What kinds of ways do these people come into your life?
_Posted via Mobile Device_


----------



## lantern (Feb 15, 2010)

Well if I was using my past relationships then the first two were from meeting online and then were friends with, the last one was a friend of a friend - met at a bar.

Short crushes - men who have met in person, some men who I haven't met (from here) and no I'm not saying who they are lol.


----------



## Miraji (Mar 12, 2010)

my longest relationship was for one year and the longest period i was single in was three years


----------



## pinkrasputin (Apr 13, 2009)

I went a a whole year of being single.
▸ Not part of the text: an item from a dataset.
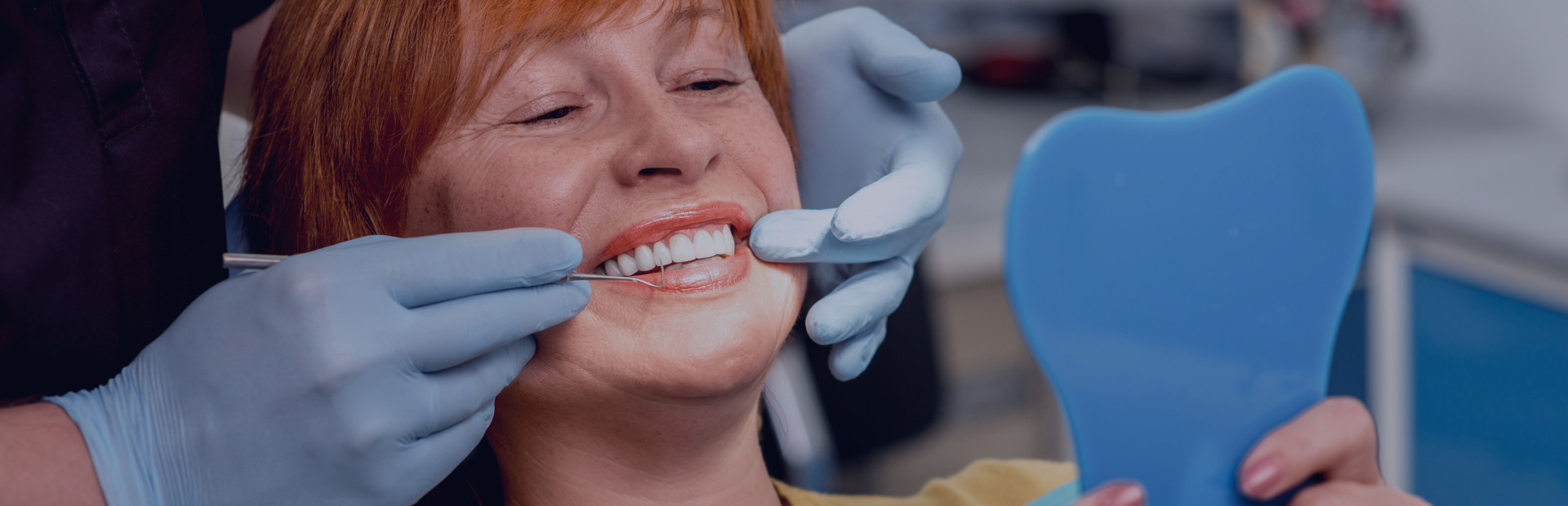 A woman in her 60s is in the dentist's chair smiling, because she knows the correct cleaning and maintenance procedure for her dentures.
It was in 1995. The same year I did my first marathon.Hmm..don't know if that means something..
_Posted via Mobile Device_


----------



## skycloud86 (Jul 15, 2009)

I've been single for 24 years or 8,823 days to be more precise.:tongue:

Seriously, I've never been in a relationship - never really tried to get into one.


----------



## Daimai (Feb 14, 2010)

16 years and still counting.


----------



## OrangeAppled (Jun 26, 2009)

26 years, 3 months, 28 days, 11 hours, 9 minutes, 35 seconds, and counting....


----------



## OrangeAppled (Jun 26, 2009)

Daimai said:


> 16 years and still counting.


Crap, you posted first :crazy:


In reality, I've only been dating since I was about 20, and I've never had a long term relationship (or anyone I'd call a boyfriend), so I guess you could say I've been single for 6 years. I haven't been on a date in almost a year now. But really, my first post is accurate :tongue:.


----------



## Stolen (Apr 5, 2010)

Two months shy of 21 years.


----------



## Deja Vu (Dec 26, 2009)

No long term relationships.
_Posted via Mobile Device_


----------